Putting it all together, the derivative of the function is \(\frac{dy}{dx} = 3x^2 - 6x + 3\). This derivative helps us find the critical points where the function may have extreme values, such as maxima or minima.

After finding the derivative, the next step is to identify the critical points. Critical points are the locations on the graph of a function where the derivative equals zero or fails to exist. These points are crucial because they are potential candidates for extreme values. For our function, we examine where the derivative \(3x^2 - 6x + 3\) equals zero:

• Set the derivative to zero: \(3x^2 - 6x + 3 = 0\).
• Factor or use algebraic methods to solve for \(x\): \(3(x^2 - 2x + 1) = 0\), which simplifies to \((x-1)^2 = 0\).
• Solving \((x-1)^2 = 0\) gives us \(x = 1\) as the critical point.

At \(x = 1\), the derivative is zero, indicating a possible extreme value.
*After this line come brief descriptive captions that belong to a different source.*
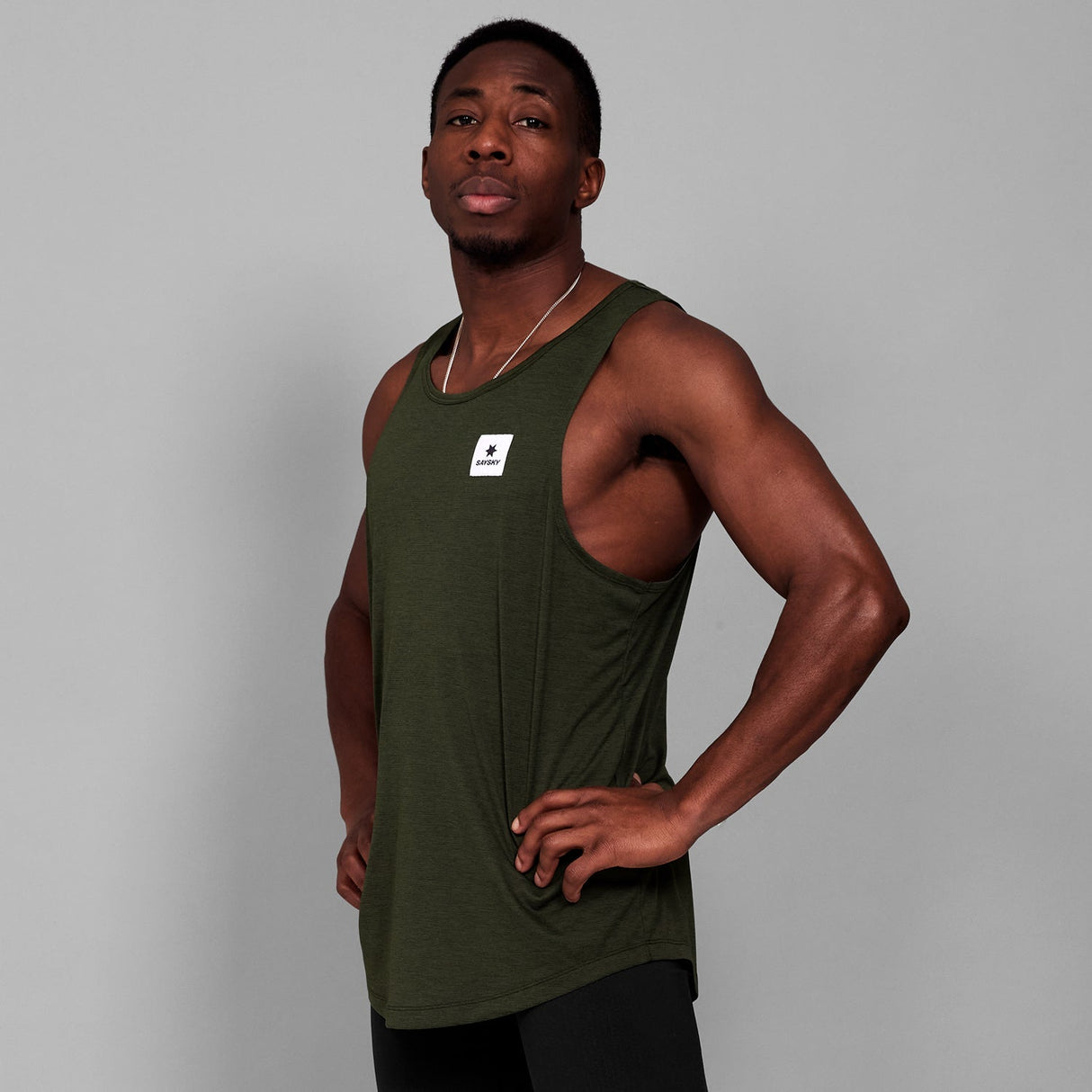 Buy SAYSKY Men Clean Combat Pro Singlet - Green for running in Singapore - Running Lab SG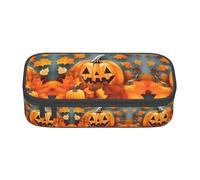 JGHHOUN Autumn Leaves Thanksgiving Day Pumpkin Print Teenagers Large Storage Pencil Case Students School Travel Essential Stationery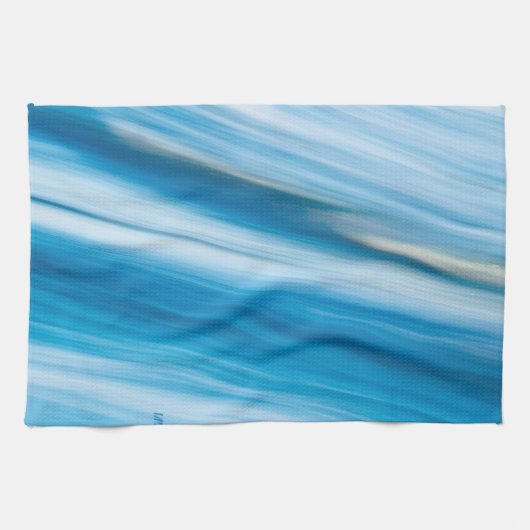 Linge De Cuisine Bleu de mer Abstrait (Horizontal)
Therefore, at \(x = 1\), the function potentially changes from increasing to decreasing or vice versa.

To further determine the nature of a critical point, we use the second derivative test. This test tells us whether a critical point is a local maximum, minimum, or an inflection point by examining the concavity of the function at that point. The second derivative of our function is the derivative of the first derivative:

• The first derivative is \(3x^2 - 6x + 3\).
• The second derivative is \(\frac{d^2y}{dx^2} = 6x - 6\).

Let's evaluate the second derivative at the critical point \(x = 1\):

• \(\frac{d^2y}{dx^2}\bigg|_{x=1} = 6(1) - 6 = 0\).

The result is zero, which means that the test is inconclusive for determining a maximum or minimum. This suggests that there might be an inflection point. To confirm, we can check the original function value or test nearby values to see how the function behaves around \(x = 1\). In our case, substitution gives the point \((1, -1)\). This point does not provide a clear extreme value, hence further investigation or methods might be needed to gain more insight.